Into the picture stepped Michael Rodgers who just got his new to him Mooney a few months ago and he has every bit as much an infectious spirit as Phil. Seeing that there was no Mooney Club here on the west coast Mike started one. It was originally a California club, but Mooneys are for travelling so it was changed to the West Coast Mooney Club. As Mike worked with Phil on the details he secured sponsors and the event grew, and grew, and grew… They even arranged for Richard Simile from Mooney to fly in a brand new Acclaim Ultra for everyone to drool over, and I think everyone did. By the week of the fly-in there were over 50 planes registered and nearly 100 guests. So, “If you build it (or pick a date) they will come….”
The weather the day of the fly-in was perfect. The winds were light and the skies were clear. I brought my wife and son along with a friend of his who had never been in a small plane before. We stayed low at 4,500′ (there’s more to see down low) which was just high enough to slip over the hills north of Santa Barbara. My wife had been wanting to fly over the hills while they were still green from the spring rains before the summer heat turned them brown and we were not disappointed. The hills were beautiful and we even flew past some with golden fields of poppies.
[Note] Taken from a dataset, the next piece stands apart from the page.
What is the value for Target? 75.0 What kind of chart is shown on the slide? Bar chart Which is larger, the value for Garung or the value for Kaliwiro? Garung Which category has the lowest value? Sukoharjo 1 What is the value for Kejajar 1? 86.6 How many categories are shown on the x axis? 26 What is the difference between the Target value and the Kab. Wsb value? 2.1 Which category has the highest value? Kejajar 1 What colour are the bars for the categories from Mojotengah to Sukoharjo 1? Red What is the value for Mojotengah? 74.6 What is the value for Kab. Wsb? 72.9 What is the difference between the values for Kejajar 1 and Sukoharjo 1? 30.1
As we began our descent into Paso Robles I started monitoring the CTAF and could hear other Mooneys on the frequency. We entered the pattern on a left downwind to 19 behind two other Mooneys and were soon taxiing to parking .
Phil greeted us at the plane as I shut down the engine and someone else came by with a welcome bag of stuff. It was perfect. There was a huge ramp area for everyone to park at right in front of a beautiful hangar that they had decorated and set up tables and chairs in.
I grabbed a radio that a friend had given me and went out to help direct arrivals while my wife joined Linda in the kitchen to help out.
The planes kept coming, and coming, and coming… Paso Robles is a non-towered field and everyone made great radio calls so that even with all the planes coming in and the regular traffic it was as smooth as any of the busy Saturdays I spent training at a towered field.
Oakland Center controls the airspace in that area and I think it was John who said as he was coming in they mentioned to him that there were a lot of Mooneys heading to Paso Robles and asked if there was something going on. He told them we were having a fly-in and that there was going to be about 50 planes coming. The Controllers response was “I think I’ve already landed 100.” He followed that up with a request to not have everyone leave at the same time.
Eventually all of the space on the ramp was taken and the last few planes were squeezed in at the ends. Kelly had brought a drone and had clearance to fly it over the ramp to get video of all the planes. There were awards given out to the nicest of the different models (difficult with so many beautiful planes there) as well as one to Brice for flying the farthest (he came in from Phoenix). Technically Richard came from a little further in the Ultra, but sponsors don’t win awards do they?
There were presentations by Richard Simile from Mooney on the state of the company and Greg Baker from LASAR. The Acclaim Ultra, the fastest production single engine piston in the world, was a beautiful plane. If someone has an extra $800,000 laying around and doesn’t know what to do with it then they can go ahead and buy me that plane. The food was excellent (there was plenty of it) and the visiting and camaraderie was wonderful.
Eventually it was time for things to wind down and one by one people started pre-flighting their planes, starting up, and taxiing out. The final count was 53 planes (mostly Mooneys) and 125 people. Thank you to Phil and Mike for making the Inaugural Fly In of the West Coast Mooney Club a huge success. I am looking forward to many more in the years to come!